Jamie Dimon, the Chief Executive Officer of JPMorgan Chase (NYSE: JPM) was able to navigate his firm through the financial crisis relatively unscathed, and even picked up a few business opportunities in the process. While Dimon has been revered in Wall Street circles and commended for his vision and strategy at the New York based bank, he is equally known for his tenacity and outspokenness.
Although he displayed the resemblance of a happy patriot during the financial crisis and accepted government money (then promptly paid it back in full with interest), his tune seems to be changing. Dimon delivered a diatribe to the U.S. Chamber of Commerce conference in Washington, where he took on mortgage and derivative regulation, too big to fail, capital rules and foreign regulators. The key to his comments are this thoughts that regulations will hurt America. He cautioned that regulators have a lot of “misconceptions” about just about everything, a commonly held perception that may prove startlingly true in light of the immense failures regulators have displayed in recent years.
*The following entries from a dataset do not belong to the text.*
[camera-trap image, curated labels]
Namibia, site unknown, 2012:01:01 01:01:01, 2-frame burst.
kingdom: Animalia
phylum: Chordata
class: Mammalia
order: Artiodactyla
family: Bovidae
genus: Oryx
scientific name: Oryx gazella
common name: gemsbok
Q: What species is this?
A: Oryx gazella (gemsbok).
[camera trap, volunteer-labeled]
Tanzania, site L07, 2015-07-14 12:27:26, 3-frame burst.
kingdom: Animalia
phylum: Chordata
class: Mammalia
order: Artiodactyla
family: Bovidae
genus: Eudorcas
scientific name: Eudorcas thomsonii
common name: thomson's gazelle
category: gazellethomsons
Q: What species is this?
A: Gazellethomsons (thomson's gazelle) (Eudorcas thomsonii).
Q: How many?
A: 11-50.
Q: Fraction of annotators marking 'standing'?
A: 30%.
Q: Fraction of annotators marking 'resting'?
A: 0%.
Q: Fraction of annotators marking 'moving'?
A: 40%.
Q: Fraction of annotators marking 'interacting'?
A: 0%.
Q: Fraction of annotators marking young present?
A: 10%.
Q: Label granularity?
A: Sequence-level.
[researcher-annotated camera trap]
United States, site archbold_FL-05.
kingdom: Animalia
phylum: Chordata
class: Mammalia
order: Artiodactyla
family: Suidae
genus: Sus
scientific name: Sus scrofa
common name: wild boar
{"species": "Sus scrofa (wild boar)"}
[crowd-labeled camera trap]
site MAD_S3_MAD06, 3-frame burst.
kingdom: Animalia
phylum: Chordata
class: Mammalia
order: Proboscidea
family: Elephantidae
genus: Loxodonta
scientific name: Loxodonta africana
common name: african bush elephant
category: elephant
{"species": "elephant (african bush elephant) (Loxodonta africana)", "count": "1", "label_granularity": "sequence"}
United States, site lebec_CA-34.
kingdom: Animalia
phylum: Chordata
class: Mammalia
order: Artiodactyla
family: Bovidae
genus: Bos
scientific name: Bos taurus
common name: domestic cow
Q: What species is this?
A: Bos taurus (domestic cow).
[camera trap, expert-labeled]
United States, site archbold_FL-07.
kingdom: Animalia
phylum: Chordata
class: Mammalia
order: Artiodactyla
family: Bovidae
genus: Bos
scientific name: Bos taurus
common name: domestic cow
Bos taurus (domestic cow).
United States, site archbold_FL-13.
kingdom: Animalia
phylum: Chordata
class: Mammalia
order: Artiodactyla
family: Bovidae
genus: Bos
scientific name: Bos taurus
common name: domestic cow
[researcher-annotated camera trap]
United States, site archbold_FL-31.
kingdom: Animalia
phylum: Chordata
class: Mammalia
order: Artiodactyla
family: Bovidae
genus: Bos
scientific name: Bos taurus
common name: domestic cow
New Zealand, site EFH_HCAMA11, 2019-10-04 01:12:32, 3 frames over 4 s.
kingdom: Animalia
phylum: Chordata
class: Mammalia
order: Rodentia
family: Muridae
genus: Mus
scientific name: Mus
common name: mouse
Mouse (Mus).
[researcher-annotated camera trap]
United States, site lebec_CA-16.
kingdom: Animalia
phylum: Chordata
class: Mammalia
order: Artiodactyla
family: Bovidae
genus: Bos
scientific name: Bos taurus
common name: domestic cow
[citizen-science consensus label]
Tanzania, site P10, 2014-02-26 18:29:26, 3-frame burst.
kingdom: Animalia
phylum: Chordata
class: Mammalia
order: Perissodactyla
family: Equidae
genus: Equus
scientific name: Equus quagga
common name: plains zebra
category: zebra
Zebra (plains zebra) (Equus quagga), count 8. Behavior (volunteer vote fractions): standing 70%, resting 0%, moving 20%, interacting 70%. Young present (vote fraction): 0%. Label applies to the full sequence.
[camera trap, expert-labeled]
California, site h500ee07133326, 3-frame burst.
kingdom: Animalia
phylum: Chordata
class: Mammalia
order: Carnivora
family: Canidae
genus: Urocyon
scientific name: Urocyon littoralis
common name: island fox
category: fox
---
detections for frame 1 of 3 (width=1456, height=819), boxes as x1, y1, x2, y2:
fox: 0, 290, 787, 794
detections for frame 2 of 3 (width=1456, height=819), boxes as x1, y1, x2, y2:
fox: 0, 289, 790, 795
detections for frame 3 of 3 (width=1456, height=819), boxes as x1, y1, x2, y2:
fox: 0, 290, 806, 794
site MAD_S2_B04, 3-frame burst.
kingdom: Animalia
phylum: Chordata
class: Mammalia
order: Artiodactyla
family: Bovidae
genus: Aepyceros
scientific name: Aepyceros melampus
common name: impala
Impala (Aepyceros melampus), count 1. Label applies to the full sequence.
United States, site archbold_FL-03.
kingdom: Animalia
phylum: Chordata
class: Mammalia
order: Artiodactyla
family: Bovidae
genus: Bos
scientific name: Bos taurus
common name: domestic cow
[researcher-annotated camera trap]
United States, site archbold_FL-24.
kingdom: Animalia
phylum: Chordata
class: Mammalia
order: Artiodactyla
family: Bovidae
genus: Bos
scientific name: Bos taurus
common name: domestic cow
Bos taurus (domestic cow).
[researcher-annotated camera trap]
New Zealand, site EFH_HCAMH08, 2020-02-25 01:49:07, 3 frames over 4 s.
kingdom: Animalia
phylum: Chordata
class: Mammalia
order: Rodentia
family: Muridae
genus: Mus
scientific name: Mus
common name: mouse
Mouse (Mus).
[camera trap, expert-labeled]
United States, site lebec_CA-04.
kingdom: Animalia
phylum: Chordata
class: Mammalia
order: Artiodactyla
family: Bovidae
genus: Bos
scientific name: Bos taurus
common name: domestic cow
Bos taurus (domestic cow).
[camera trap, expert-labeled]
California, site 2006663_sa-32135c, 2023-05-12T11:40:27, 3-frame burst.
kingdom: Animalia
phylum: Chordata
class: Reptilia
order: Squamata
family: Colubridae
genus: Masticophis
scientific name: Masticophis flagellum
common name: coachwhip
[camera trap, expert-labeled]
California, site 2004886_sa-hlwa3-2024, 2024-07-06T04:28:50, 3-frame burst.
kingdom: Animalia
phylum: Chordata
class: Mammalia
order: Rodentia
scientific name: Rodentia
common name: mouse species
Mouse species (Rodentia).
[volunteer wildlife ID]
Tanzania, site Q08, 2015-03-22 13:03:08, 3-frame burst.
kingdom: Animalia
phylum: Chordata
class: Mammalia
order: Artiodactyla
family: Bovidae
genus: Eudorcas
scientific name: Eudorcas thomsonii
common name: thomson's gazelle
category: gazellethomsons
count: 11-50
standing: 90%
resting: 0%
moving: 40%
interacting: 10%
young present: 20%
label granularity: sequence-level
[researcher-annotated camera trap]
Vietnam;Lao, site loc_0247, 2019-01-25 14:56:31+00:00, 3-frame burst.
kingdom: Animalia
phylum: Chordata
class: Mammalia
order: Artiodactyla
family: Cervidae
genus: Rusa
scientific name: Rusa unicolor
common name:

Dimon commented “This is still the best system in the world…Let’s not destroy that.” Part of financial regulatory reform will also include capital requirements, which Dimon warned would hurt U.S. banks if they are harsher than European rules. “How we count capital: Negative for America,” Dimon said. “If we have higher capital requirements than the rest of the world, now you are just putting the nail in the coffin.” He also sounded off on the increasing number of regulators, stating “We had too many regulators, too many gaps and too much overlap…we added more,” Dimon continued. “It’s even more complicated now.” Although Dimon is critical of many of the rules and plans, the lack of clarity on what will ultimately be is most bothersome. On this topic, he added “Get it done now. I think all this debate and anger and shrillness, that is damaging. If you think that is helping growth, it is not.”
The public outcry over the so called “Too Big To Fail” status of the nations banks is mostly misguided, and Dimon argued that regulators need to let banks fail.All those pundits saying the banks continue to benefit from an implicit backstop are wrong, he said in response to what one has to admit was a pretty gutsy audience question picking Dimon’s brain on his government guarantee.“We don’t have a government guarantee,” he said. “The big misconception is that banks are getting cheaper costs of funds. The average AA bank’s costs are higher than average AA corporate. That was true even right after they were said you’re too big to fail.”